▸ Your task:
Copy, exactly and without additions, every line in the records below from the one holding "Красной цифрой не отмечен" through the one holding "F. S. Fitzgerald", both ends included.

Material supplied Start Marker

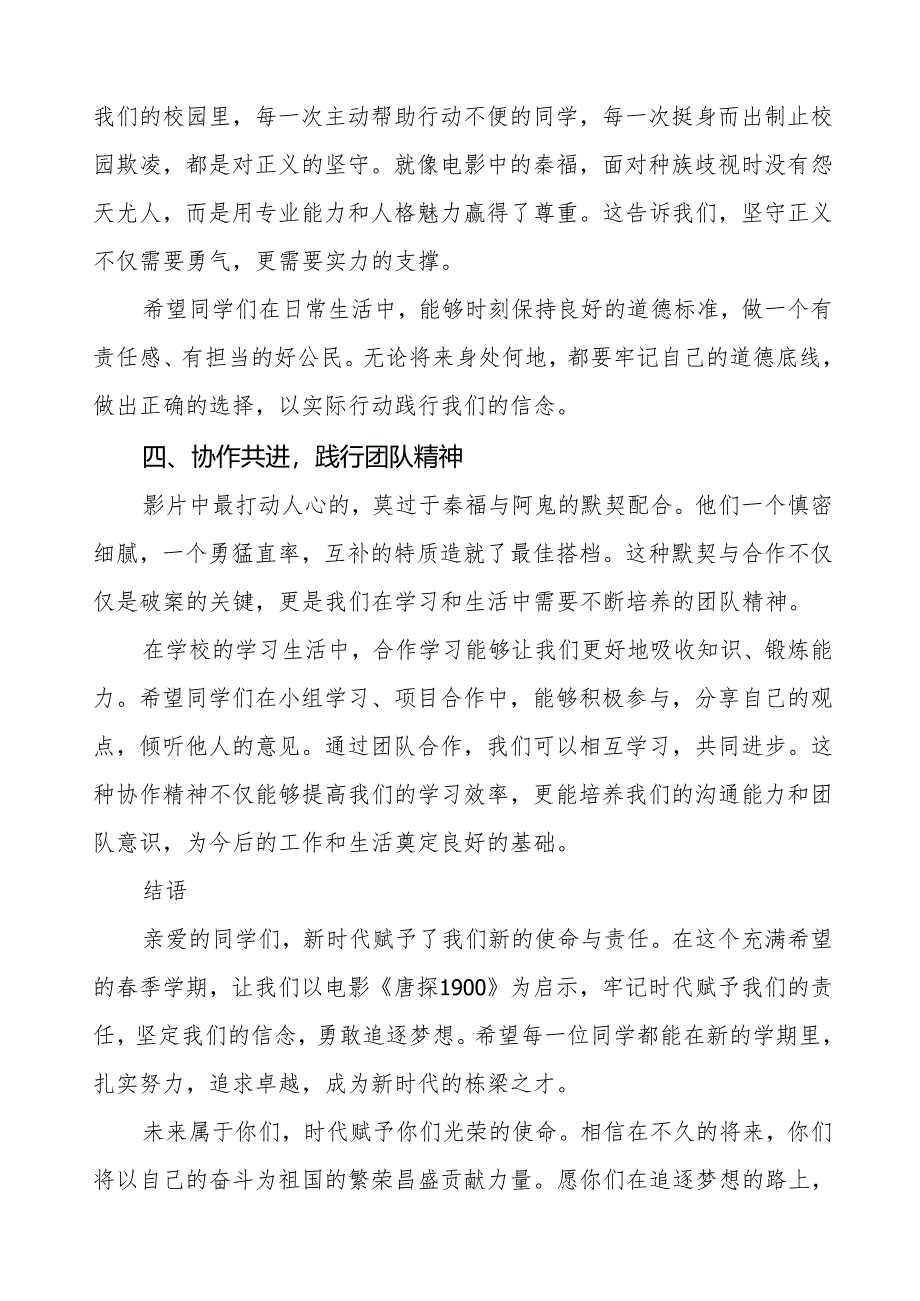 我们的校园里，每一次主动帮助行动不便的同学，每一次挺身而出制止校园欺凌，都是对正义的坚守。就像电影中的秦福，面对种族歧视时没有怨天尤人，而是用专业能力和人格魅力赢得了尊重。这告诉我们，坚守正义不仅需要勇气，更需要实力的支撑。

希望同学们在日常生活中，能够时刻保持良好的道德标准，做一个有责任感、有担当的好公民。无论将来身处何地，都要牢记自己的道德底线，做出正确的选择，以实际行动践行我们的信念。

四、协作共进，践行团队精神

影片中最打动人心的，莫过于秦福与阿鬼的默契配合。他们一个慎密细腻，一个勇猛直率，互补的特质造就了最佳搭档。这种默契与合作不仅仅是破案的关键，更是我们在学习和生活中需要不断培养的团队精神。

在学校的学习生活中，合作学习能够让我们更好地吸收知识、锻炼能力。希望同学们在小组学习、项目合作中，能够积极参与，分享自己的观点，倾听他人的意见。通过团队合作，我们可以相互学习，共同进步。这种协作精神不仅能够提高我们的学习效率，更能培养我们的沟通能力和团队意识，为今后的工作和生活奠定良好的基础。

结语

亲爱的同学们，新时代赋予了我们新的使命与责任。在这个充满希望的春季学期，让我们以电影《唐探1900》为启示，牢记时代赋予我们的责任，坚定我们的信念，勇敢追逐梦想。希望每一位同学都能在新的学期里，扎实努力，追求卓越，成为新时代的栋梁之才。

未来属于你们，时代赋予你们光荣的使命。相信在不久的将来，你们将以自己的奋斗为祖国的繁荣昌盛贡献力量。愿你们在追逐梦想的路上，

Material supplied End Marker
Material supplied Start Marker

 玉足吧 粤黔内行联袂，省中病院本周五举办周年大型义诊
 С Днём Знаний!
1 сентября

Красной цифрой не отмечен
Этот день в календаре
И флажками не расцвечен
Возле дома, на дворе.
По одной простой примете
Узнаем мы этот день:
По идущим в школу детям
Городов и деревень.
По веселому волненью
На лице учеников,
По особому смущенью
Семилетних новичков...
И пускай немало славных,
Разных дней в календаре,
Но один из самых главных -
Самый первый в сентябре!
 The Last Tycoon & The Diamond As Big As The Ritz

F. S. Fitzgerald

Material supplied End Marker

▸ Response area:
Красной цифрой не отмечен
Этот день в календаре
И флажками не расцвечен
Возле дома, на дворе.
По одной простой примете
Узнаем мы этот день:
По идущим в школу детям
Городов и деревень.
По веселому волненью
На лице учеников,
По особому смущенью
Семилетних новичков...
И пускай немало славных,
Разных дней в календаре,
Но один из самых главных -
Самый первый в сентябре!
 The Last Tycoon & The Diamond As Big As The Ritz

F. S. Fitzgerald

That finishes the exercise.